§ Exercise aim
Repeat the lines of the records word for word, starting with the line that contains "Given what is" and running through the end of the records, both ends included.

(Spatial reasoning question records)
※ ※ ※

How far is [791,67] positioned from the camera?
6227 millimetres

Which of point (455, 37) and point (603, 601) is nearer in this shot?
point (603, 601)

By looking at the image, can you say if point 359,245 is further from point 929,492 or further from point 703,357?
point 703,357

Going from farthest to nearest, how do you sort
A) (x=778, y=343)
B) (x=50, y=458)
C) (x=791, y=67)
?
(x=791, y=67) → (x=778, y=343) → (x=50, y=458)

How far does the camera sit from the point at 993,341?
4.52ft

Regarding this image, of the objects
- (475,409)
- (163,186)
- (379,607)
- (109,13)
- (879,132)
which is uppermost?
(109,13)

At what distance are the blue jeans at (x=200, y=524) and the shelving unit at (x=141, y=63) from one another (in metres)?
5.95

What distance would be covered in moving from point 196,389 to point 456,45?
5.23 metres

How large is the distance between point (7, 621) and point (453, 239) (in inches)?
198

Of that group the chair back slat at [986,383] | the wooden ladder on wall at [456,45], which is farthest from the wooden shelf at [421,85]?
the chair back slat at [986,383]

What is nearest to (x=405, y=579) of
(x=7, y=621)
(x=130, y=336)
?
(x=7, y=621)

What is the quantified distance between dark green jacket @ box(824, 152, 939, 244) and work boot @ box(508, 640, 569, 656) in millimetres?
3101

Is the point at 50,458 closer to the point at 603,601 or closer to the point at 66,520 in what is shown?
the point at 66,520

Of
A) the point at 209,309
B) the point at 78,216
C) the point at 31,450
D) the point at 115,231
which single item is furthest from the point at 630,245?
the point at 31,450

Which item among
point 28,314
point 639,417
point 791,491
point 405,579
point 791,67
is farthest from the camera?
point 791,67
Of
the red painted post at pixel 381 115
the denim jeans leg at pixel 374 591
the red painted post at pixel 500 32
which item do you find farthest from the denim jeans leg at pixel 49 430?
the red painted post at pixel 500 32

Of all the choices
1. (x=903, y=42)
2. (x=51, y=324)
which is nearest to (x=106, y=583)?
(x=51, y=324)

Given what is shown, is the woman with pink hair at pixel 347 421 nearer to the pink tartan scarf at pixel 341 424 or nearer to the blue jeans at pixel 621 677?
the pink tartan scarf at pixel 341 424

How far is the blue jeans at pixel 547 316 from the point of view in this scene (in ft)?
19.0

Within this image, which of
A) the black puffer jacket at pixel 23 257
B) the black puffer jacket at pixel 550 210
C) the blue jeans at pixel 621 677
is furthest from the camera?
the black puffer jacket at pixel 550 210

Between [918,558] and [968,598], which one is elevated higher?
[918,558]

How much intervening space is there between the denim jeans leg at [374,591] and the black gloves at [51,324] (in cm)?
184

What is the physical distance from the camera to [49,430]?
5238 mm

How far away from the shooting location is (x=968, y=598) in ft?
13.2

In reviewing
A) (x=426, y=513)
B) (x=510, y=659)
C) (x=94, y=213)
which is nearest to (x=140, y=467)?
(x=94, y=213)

※ ※ ※

§ Result for this exercise
Given what is shown, is the woman with pink hair at pixel 347 421 nearer to the pink tartan scarf at pixel 341 424 or nearer to the blue jeans at pixel 621 677?
the pink tartan scarf at pixel 341 424

How far is the blue jeans at pixel 547 316 from the point of view in this scene (in ft)?
19.0

Within this image, which of
A) the black puffer jacket at pixel 23 257
B) the black puffer jacket at pixel 550 210
C) the blue jeans at pixel 621 677
is furthest from the camera?
the black puffer jacket at pixel 550 210

Between [918,558] and [968,598], which one is elevated higher?
[918,558]

How much intervening space is there between the denim jeans leg at [374,591] and the black gloves at [51,324] (in cm)?
184

What is the physical distance from the camera to [49,430]?
5238 mm

How far away from the shooting location is (x=968, y=598) in ft?
13.2

In reviewing
A) (x=426, y=513)
B) (x=510, y=659)
C) (x=94, y=213)
which is nearest to (x=140, y=467)?
(x=94, y=213)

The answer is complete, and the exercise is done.